=== Begin Enclosure ===

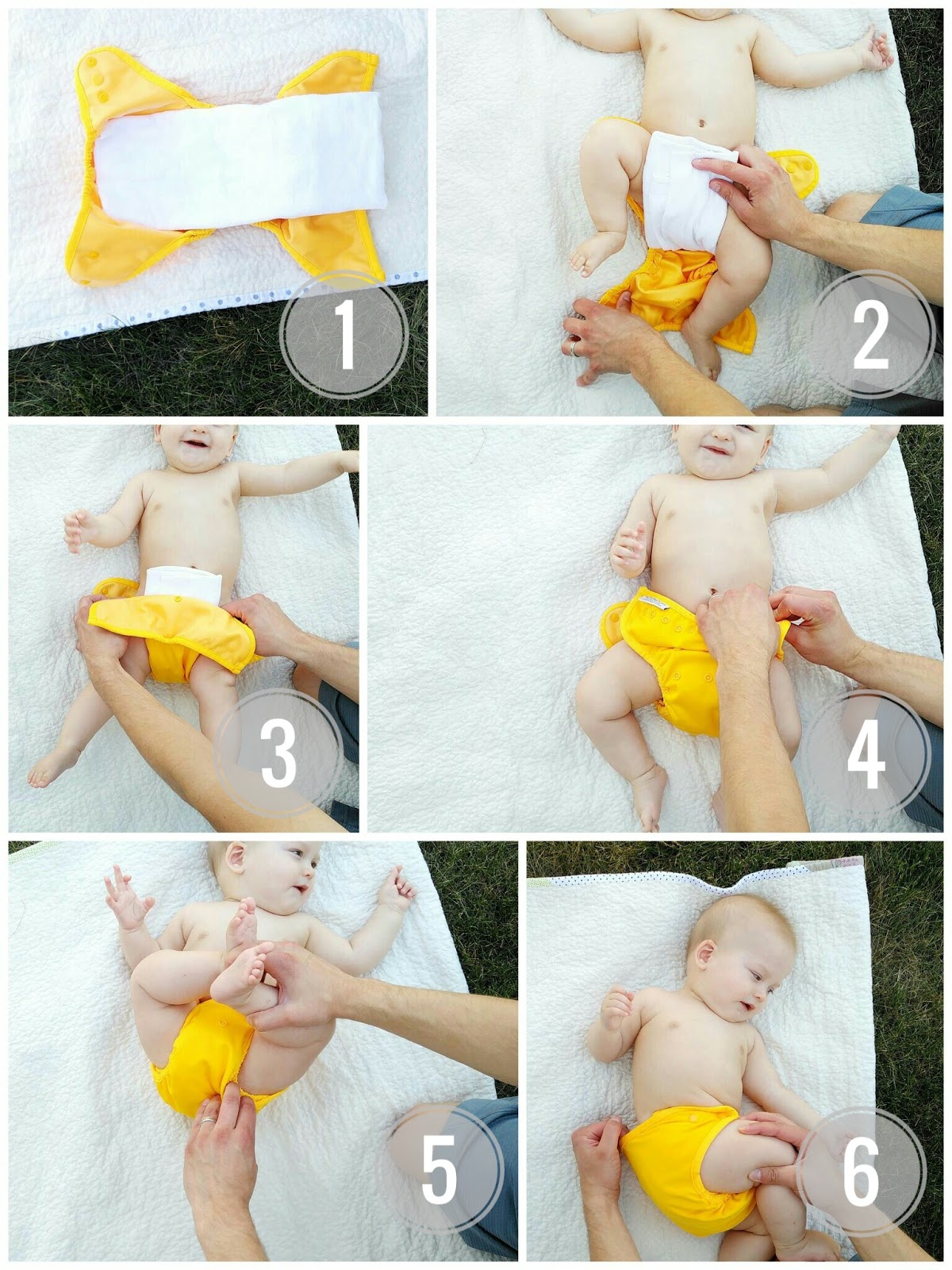 1

2

3

4

5

6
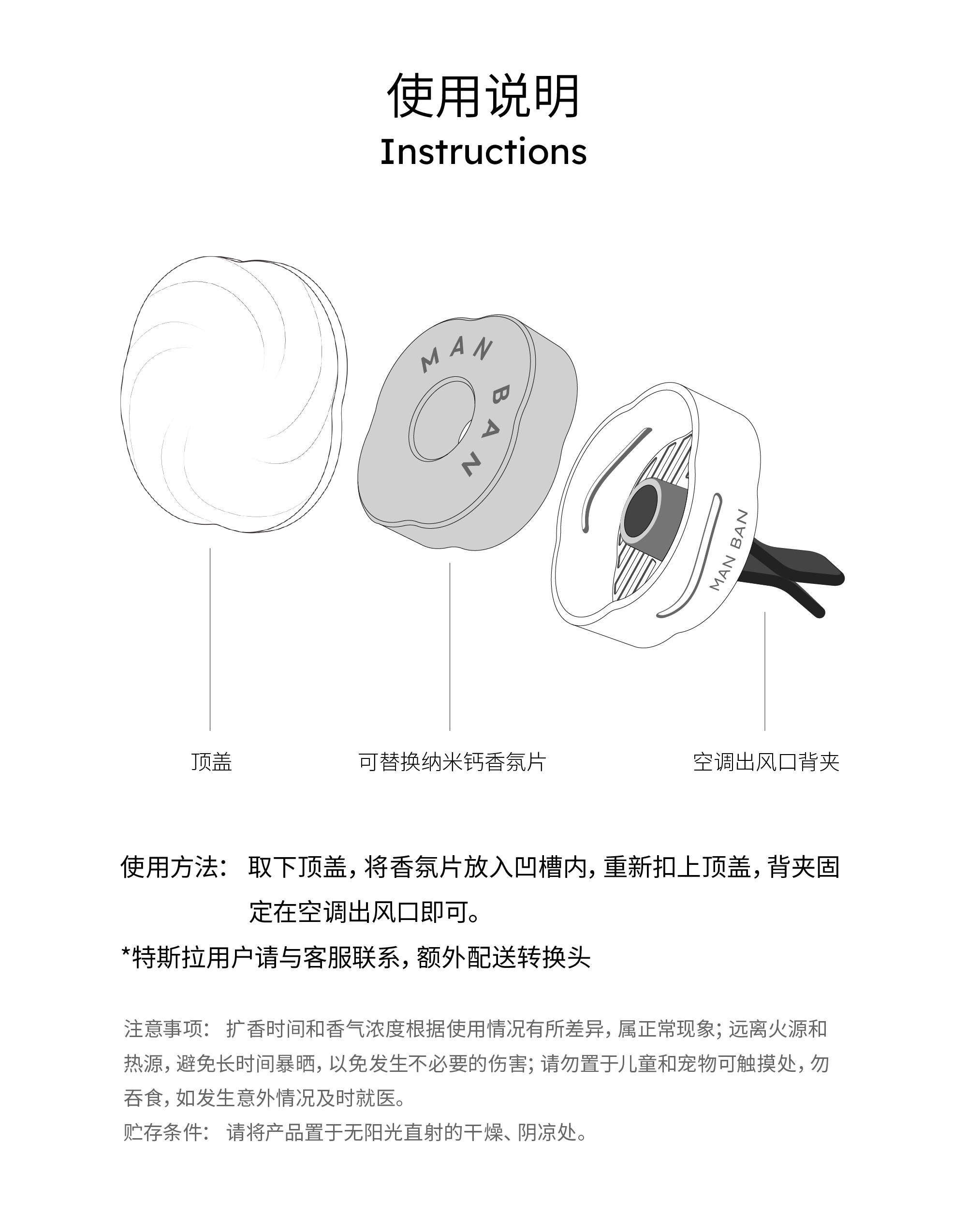 使用说明
Instructions

MAN BAN

MAN BAN

顶盖

可替换纳米钙香氛片

空调出风口背夹

使用方法： 取下顶盖，将香氛片放入凹槽内，重新扣上顶盖，背夹固定在空调出风口即可。

*特斯拉用户请与客服联系，额外配送转换头

注意事项： 扩香时间和香气浓度根据使用情况有所差异，属正常现象；远离火源和热源，避免长时间暴晒，以免发生不必要的伤害；请勿置于儿童和宠物可触摸处，勿吞食，如发生意外情况及时就医。
贮存条件： 请将产品置于无阳光直射的干燥、阴凉处。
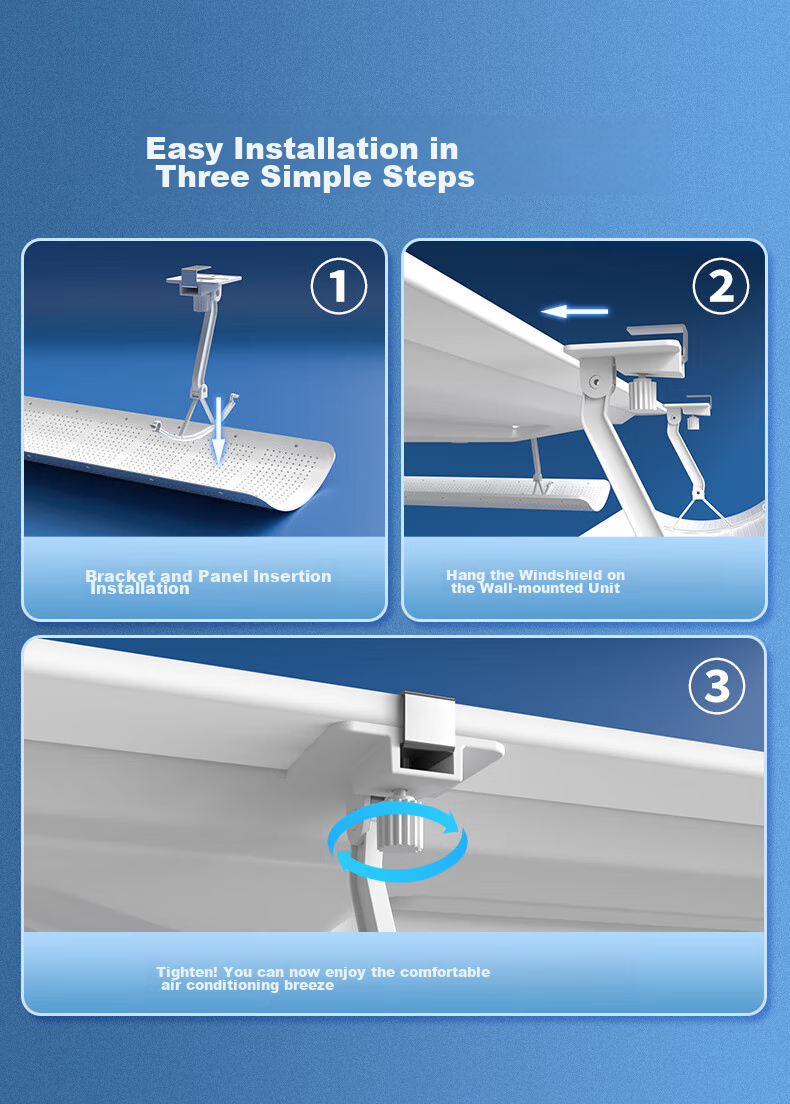 Easy Installation in Three Simple Steps

1

Bracket and Panel Insertion Installation

2

Hang the Windshield on the Wall-mounted Unit

3

Tighten! You can now enjoy the comfortable air conditioning breeze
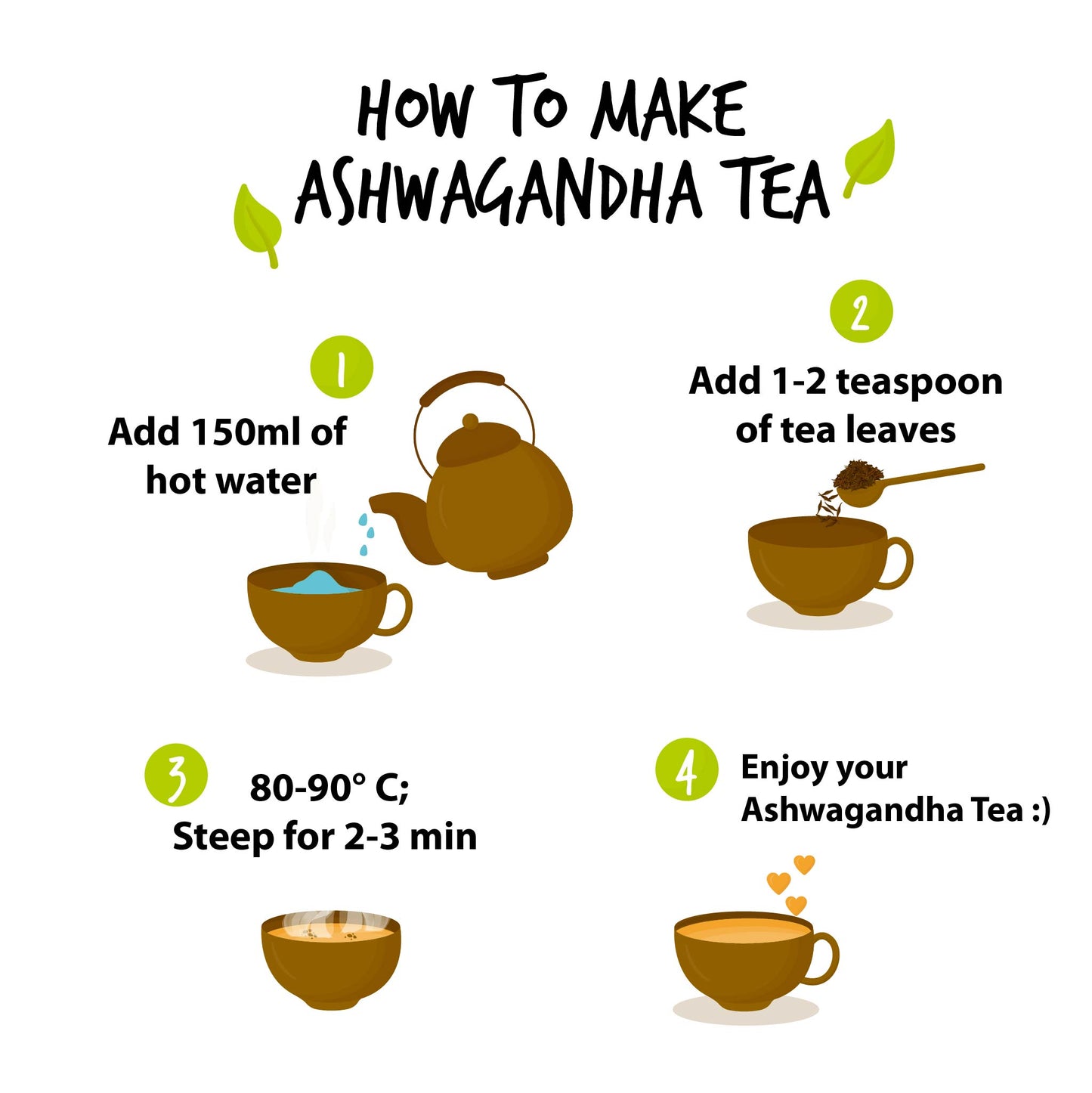 HOW TO MAKE ASHWAGANDHA TEA

1
Add 150ml of hot water

2
Add 1-2 teaspoon of tea leaves

3
80-90° C; Steep for 2-3 min

4
Enjoy your Ashwagandha Tea :)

=== End Enclosure ===

About this exercise:
Give back every entry in full, exactly as written, with no picture included.

The completed task:
 1

2

3

4

5

6
 使用说明
Instructions

MAN BAN

MAN BAN

顶盖

可替换纳米钙香氛片

空调出风口背夹

使用方法： 取下顶盖，将香氛片放入凹槽内，重新扣上顶盖，背夹固定在空调出风口即可。

*特斯拉用户请与客服联系，额外配送转换头

注意事项： 扩香时间和香气浓度根据使用情况有所差异，属正常现象；远离火源和热源，避免长时间暴晒，以免发生不必要的伤害；请勿置于儿童和宠物可触摸处，勿吞食，如发生意外情况及时就医。
贮存条件： 请将产品置于无阳光直射的干燥、阴凉处。
 Easy Installation in Three Simple Steps

1

Bracket and Panel Insertion Installation

2

Hang the Windshield on the Wall-mounted Unit

3

Tighten! You can now enjoy the comfortable air conditioning breeze
 HOW TO MAKE ASHWAGANDHA TEA

1
Add 150ml of hot water

2
Add 1-2 teaspoon of tea leaves

3
80-90° C; Steep for 2-3 min

4
Enjoy your Ashwagandha Tea :)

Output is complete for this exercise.